▶ **Excerpt provided**:
• • • •
Re: [OpenAFS] fine-grained incrementals?

Jeffrey Hutzelman Wed, 23 Feb 2005 15:27:23 -0800

On Wednesday, February 23, 2005 01:08:29 PM -0800 Mike Fedyk <[EMAIL PROTECTED]> wrote:

Jeffrey Hutzelman wrote:

On Wednesday, February 23, 2005 11:44:17 AM -0800 Mike Fedyk
<[EMAIL PROTECTED]> wrote:

 1) r/w volumes pause all activity during a replication release
 2) backups need to show only the blocks changed since the last backup
(instead of entire files)
 3) (it seems) volume releases copy the entire volume image instead of
the changes since the last release

It looks like all of these issues would be solved in part or completely
with the introduction of "Multiple volume versions" (as listed on the
openafs.org web site under projects).

1) would be solved by creating a clone before a release and releasing
from that.

That already happens.  But the cloning operation takes time, and the
source volume is indeed busy during that time.
• • • •
▶ **What you have to do**:
Answer these questions from the OpenAFS thread on fine-grained incrementals:
(a) What do r/w volumes do during a replication release?
(b) Which project listed on the openafs.org web site is named as a possible solution to the issues?
(c) What state is the source volume in while the cloning operation takes place?
The records that come next are separate material with no connection to the OpenAFS thread.

▶ **Data excerpts**:
• • • •
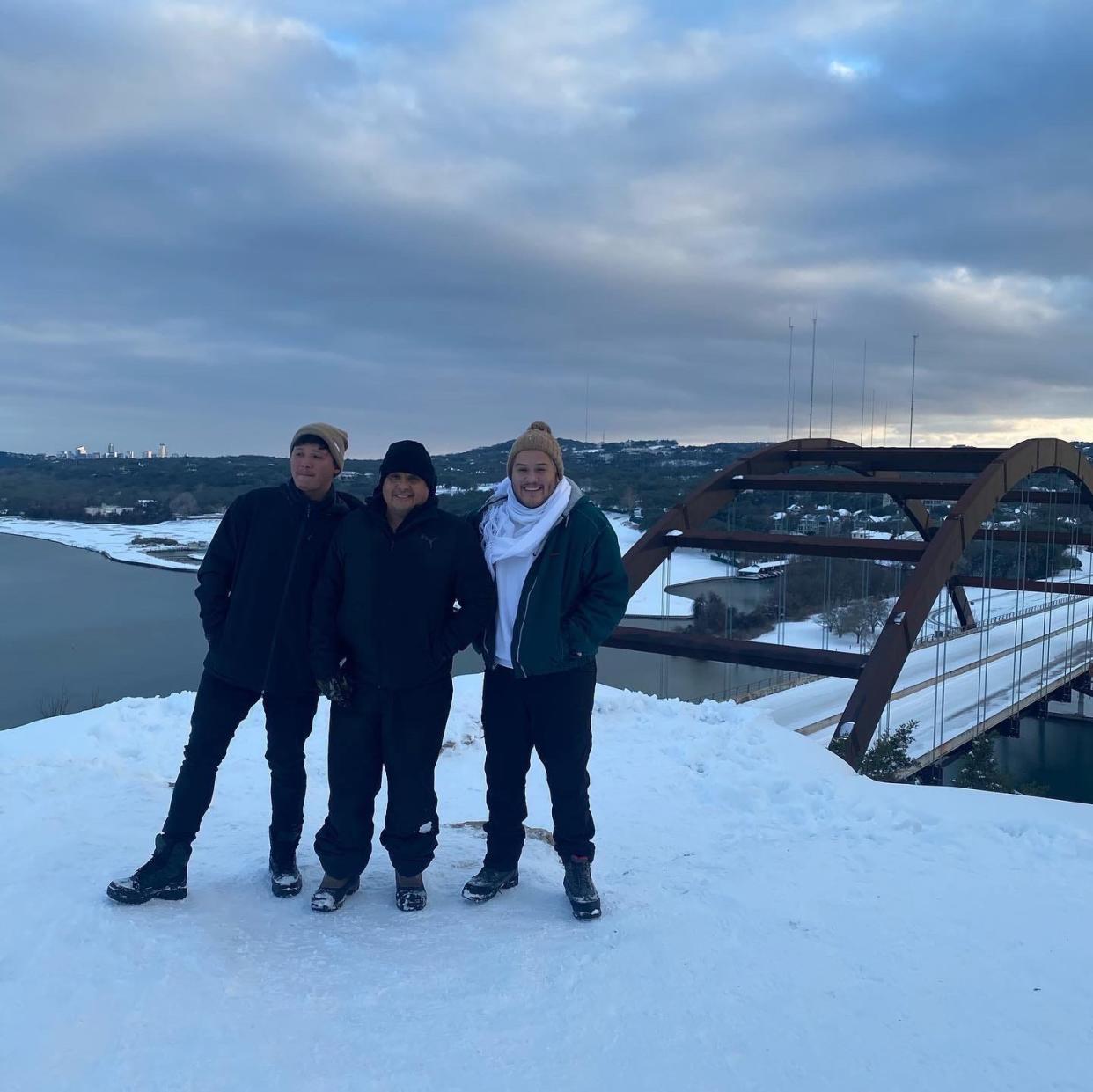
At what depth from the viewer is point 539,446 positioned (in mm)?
• • • •
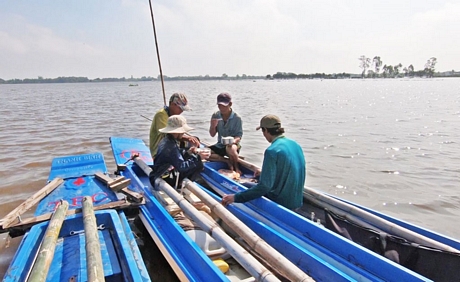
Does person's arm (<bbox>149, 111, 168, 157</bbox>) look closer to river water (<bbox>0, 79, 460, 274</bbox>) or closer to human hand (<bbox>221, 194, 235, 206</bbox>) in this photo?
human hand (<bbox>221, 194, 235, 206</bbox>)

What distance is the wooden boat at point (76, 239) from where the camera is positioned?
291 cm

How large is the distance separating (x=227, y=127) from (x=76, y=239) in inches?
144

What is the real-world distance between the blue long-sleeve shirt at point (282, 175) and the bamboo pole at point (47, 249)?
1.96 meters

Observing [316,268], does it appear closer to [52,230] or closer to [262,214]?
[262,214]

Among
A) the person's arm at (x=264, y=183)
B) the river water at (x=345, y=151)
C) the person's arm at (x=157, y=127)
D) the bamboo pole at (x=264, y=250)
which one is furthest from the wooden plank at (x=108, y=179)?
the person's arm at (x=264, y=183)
• • • •
▶ **Response for this exercise**:
(a) They pause all activity.
(b) "Multiple volume versions."
(c) It is busy.